Christian Heilmann

Teaching people to think about code instead of acing a test

Thursday, December 19th, 2013 at 9:15 pm

One of my biggest bugbears with education, learning and teaching – especially online – is the focus we have on testing people by giving them multiple choice questions or having them fill out a very specific and rigidly defined test. This is a remnant from school education, where it is important to compare pupils and to also make it easy to measure the success rate and effectiveness of the teacher. Overly simplified, our school systems are designed to create new professors, not people who use the knowledge elsewhere. Ken Robinson covered this nicely in his TED talk How schools kill creativity and Salman Khan (founder of Khan Academy) ran with it in his TED talk as well.

The problem with rigid tests is that they can be gamed. I knew quite a few students and interviewees who learned information by heart, aced tests and came out not remembering a single thing let alone being able to apply the knowledge in a different scenario. The learned the what, but not the why.

calvin finds a loophole in a test

Job interviewers make the mistake of having a fixed set of questions and then compare different applicants by how they fared. This is not only boring for the interviewer, it also doesn’t tell you much about how the person you interview ticks. And in the end you want to work with that person, see them grow and apply their problem solving skills in various different scenarios. At Yahoo we had a great way of doing this – we gave people a code exercise that encompassed creating a small web site from a photoshop comp. We told them what the thing should do and then let them decide how to approach it. We looked at the result they sent us and if it worked nicely, we invited them to an interview where the first half hour or hour was them explaining to us why they approached solving the problem in a certain way, what their frustrations were, and how they cut corners and why. We learned a lot about the people that way, because programmers who can explain what they did are people who can code.

This is why I am very happy to see that some people are creative enough to approach teaching to code differently than others. There are quite a few new resources out there that teach coding by describing problems and asking the learner to write code that then gets validated in a worker thread (in the case of JavaScript). Code Combat for example is a beautiful product using that approach.

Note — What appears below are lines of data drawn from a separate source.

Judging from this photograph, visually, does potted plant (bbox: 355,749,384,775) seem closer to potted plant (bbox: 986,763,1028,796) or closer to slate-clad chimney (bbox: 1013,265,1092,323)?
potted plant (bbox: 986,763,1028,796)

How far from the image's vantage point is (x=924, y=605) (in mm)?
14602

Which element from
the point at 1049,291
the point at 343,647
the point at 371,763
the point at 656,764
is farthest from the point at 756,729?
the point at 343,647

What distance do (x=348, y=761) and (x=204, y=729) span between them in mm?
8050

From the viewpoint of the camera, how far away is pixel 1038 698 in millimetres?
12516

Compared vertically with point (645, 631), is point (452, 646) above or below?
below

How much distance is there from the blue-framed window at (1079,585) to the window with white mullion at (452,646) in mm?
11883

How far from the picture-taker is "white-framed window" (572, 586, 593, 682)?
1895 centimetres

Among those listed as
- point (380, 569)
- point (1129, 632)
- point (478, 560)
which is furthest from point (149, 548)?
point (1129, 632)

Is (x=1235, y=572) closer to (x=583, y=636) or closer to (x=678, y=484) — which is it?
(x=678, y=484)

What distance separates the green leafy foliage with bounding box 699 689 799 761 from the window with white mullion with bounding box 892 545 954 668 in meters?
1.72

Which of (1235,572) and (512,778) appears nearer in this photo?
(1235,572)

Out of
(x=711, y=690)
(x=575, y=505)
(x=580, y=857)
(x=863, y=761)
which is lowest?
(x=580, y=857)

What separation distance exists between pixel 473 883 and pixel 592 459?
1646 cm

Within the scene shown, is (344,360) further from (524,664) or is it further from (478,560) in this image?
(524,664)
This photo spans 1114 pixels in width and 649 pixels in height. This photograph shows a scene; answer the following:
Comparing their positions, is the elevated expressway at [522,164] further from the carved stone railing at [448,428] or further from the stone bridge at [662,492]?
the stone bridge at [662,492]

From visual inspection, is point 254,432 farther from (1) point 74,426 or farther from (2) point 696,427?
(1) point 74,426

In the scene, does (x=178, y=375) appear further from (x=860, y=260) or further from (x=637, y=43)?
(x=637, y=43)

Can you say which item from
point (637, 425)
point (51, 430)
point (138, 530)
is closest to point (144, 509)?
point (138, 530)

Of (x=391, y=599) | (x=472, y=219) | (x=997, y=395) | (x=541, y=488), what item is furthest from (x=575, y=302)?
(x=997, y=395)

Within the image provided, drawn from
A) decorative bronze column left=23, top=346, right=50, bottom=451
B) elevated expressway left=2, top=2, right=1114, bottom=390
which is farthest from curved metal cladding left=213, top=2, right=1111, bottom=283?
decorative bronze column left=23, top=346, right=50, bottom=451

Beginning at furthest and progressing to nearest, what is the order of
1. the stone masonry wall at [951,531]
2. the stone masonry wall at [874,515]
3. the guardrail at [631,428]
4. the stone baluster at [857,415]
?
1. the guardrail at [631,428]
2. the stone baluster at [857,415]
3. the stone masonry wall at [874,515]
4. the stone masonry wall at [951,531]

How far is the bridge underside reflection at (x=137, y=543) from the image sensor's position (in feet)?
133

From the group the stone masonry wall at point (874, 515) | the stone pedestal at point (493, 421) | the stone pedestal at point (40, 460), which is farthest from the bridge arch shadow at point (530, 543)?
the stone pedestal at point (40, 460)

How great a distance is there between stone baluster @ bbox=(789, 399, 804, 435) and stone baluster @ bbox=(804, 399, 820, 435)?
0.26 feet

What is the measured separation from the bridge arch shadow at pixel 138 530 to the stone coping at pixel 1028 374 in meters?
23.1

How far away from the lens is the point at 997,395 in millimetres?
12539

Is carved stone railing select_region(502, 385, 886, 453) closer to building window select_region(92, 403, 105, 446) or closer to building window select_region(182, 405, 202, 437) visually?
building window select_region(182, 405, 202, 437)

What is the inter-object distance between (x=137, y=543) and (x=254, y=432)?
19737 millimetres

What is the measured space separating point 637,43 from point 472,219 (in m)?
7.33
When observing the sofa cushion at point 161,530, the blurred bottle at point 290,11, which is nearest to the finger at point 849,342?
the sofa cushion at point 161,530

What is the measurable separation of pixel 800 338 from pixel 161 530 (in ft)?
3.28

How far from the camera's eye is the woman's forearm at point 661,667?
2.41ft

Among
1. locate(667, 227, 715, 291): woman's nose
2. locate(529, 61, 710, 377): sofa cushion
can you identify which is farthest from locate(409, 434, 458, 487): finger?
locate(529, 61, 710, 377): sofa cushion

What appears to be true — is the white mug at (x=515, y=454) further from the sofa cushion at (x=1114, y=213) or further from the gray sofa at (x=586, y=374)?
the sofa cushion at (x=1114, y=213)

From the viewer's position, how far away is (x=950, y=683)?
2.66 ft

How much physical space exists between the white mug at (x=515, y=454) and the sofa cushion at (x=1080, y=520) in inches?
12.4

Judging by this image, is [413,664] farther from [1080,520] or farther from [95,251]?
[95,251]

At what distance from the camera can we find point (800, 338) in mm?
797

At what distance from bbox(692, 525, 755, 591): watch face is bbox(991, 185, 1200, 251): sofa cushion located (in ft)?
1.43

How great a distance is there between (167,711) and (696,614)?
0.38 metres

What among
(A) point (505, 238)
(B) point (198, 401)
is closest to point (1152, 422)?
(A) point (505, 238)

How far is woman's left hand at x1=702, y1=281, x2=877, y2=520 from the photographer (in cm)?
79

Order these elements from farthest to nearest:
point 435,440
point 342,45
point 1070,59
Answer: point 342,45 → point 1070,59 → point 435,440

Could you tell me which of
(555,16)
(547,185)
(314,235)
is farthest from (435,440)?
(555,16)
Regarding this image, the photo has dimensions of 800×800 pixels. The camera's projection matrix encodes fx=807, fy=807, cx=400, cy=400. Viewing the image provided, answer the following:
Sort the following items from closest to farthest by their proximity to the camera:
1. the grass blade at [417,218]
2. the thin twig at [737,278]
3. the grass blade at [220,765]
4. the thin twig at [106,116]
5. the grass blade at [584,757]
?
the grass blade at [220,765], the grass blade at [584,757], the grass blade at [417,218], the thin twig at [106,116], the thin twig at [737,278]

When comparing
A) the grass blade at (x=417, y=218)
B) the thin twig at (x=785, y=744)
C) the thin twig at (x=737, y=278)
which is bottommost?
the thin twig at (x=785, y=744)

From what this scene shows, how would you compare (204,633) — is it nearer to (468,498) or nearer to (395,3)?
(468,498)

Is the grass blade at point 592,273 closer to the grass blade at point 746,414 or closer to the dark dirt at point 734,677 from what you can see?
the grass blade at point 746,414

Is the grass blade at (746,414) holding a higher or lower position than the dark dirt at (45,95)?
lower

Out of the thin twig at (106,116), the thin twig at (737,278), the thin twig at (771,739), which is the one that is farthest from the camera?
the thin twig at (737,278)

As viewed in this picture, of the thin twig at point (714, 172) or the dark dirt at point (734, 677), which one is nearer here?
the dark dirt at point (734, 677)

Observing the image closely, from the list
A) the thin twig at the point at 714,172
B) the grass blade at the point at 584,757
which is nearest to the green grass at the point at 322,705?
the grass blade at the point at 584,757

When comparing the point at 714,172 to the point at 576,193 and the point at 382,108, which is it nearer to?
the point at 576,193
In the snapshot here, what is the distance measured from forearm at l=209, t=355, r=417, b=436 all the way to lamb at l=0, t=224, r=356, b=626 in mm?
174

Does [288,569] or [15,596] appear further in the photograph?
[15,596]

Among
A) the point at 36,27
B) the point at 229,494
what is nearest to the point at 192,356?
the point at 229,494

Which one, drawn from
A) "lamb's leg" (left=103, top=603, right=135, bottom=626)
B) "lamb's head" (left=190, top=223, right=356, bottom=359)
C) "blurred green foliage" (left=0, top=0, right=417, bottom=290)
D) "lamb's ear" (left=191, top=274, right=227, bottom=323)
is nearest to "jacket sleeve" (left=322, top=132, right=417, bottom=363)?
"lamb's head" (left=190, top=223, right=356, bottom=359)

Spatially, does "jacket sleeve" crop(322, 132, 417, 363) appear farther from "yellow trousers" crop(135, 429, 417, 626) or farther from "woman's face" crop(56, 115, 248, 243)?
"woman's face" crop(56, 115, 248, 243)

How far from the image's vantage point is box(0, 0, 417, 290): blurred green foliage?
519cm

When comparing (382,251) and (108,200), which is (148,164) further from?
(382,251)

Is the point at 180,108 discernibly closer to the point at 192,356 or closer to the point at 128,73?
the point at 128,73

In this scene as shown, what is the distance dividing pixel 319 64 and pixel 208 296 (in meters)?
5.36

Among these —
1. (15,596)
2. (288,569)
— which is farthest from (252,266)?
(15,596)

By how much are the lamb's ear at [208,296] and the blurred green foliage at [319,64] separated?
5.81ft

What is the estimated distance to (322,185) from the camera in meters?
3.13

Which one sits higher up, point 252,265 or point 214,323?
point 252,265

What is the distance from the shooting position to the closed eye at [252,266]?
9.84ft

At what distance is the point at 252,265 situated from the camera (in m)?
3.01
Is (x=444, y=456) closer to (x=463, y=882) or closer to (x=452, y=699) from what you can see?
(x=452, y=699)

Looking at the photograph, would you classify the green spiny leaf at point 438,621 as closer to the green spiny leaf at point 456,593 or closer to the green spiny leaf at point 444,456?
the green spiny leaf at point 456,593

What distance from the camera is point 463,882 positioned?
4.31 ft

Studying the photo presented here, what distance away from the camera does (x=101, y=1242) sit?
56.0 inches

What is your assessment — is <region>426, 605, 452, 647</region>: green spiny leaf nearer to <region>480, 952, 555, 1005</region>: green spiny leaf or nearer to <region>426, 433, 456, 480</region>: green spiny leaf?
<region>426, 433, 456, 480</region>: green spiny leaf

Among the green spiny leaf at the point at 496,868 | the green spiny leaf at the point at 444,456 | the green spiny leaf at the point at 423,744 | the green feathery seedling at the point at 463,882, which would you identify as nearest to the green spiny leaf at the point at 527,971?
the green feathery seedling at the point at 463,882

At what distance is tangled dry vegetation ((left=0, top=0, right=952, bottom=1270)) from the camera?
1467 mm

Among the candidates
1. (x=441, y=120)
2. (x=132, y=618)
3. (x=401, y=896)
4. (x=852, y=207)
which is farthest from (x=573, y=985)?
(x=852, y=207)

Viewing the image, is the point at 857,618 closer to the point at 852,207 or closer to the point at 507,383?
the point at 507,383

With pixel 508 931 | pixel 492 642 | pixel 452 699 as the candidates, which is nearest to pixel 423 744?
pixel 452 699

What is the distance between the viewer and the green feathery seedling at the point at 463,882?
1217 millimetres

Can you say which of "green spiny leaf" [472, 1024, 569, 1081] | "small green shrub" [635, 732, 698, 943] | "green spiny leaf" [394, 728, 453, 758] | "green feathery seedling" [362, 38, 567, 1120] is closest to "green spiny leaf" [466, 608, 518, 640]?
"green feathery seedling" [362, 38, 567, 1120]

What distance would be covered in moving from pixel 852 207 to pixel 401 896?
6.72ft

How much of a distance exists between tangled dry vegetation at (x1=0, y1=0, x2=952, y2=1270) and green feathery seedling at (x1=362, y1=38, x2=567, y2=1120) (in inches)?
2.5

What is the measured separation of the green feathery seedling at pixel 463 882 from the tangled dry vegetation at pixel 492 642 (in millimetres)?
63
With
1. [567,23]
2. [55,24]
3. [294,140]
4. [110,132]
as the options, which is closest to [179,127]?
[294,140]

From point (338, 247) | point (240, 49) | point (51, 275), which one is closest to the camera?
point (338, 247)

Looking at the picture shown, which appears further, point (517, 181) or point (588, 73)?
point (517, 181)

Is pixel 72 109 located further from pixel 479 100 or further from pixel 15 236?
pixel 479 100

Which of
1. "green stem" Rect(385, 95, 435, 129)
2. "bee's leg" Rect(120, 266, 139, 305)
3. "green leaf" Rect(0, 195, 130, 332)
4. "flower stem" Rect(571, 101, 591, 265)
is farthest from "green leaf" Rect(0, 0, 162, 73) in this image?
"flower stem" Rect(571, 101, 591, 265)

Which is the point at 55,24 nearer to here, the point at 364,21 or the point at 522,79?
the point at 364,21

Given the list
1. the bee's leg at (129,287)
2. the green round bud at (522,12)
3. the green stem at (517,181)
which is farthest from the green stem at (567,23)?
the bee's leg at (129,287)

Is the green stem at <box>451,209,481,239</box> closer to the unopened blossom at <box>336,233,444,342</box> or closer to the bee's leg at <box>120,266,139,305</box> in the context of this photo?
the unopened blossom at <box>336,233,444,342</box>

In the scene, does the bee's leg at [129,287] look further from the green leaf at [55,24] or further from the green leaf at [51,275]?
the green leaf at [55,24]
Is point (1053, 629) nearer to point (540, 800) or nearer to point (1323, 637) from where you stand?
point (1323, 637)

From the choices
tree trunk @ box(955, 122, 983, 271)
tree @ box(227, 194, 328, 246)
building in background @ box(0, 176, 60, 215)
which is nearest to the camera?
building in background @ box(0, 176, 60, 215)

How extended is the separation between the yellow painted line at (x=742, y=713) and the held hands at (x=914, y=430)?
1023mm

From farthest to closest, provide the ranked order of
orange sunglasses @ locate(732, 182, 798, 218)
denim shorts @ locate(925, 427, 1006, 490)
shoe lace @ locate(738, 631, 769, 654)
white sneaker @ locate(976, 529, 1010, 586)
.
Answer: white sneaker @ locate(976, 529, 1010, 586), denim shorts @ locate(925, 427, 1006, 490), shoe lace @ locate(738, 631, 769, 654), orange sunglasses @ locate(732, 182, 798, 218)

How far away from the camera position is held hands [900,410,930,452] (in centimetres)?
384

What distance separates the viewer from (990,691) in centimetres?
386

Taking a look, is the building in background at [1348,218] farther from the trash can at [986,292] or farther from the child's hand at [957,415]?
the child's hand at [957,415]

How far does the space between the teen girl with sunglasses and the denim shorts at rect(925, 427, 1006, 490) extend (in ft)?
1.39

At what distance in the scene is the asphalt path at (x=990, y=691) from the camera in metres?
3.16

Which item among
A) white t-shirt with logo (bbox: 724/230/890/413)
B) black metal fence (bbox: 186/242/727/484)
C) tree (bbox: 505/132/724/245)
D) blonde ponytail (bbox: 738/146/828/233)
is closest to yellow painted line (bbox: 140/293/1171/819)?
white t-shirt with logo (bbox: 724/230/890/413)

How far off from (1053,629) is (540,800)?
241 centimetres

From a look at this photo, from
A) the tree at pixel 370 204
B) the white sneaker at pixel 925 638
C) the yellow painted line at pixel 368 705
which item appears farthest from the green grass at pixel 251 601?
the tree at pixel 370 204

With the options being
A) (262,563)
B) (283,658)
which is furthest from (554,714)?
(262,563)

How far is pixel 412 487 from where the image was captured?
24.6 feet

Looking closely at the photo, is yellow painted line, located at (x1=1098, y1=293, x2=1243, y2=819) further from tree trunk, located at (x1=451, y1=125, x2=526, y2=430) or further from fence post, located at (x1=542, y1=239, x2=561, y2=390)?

Yesterday I was super happy to see that Mozillian Brian Bondy who took in onto himself to create a series of videos explaining how to contribute to Firefox at added a series of small coding exercises to this endeavour.

Instead of telling you to “create variable a and assign the value foo to it as a string” the exercises on are task descriptions like

Create a new variable declaration and initialize it with a literal value in one statement.

This teaches you the lingo (you might have to look it up to understand the question but you now what a declaration is afterwards) and allows you to choose what you want to do. You creatively code instead of answering a question. There is a text editor embedded in the page that analyses what you do and if you manage to get a task done, ticks it off for you. All you do is code instead of following yet another “next lesson” button navigation.

Even better is that Brian released the framework that allows you to create tests like that. Under the hood it uses Acorn by Marijn Haverbeke in a web worker to analyse the code and test it against assertions you defined in a simple API.

var c = new Codec();
c.addAssertion("x = 3;");
c.addAssertion("x++", { blacklist: true, otherProps: "hi" });
c.parseSample("if (x) { x = 3; }", function(err) {
  console.log('whitelist hit? ' + c.assertions[0].hit);
  console.log('blacklist hit? ' + c.assertions[1].hit);

The codefirefox exercise module code is available on GitHub.

I am very excited about this and hope that some people will take this on. Brian is doing a great job with this and more is to come.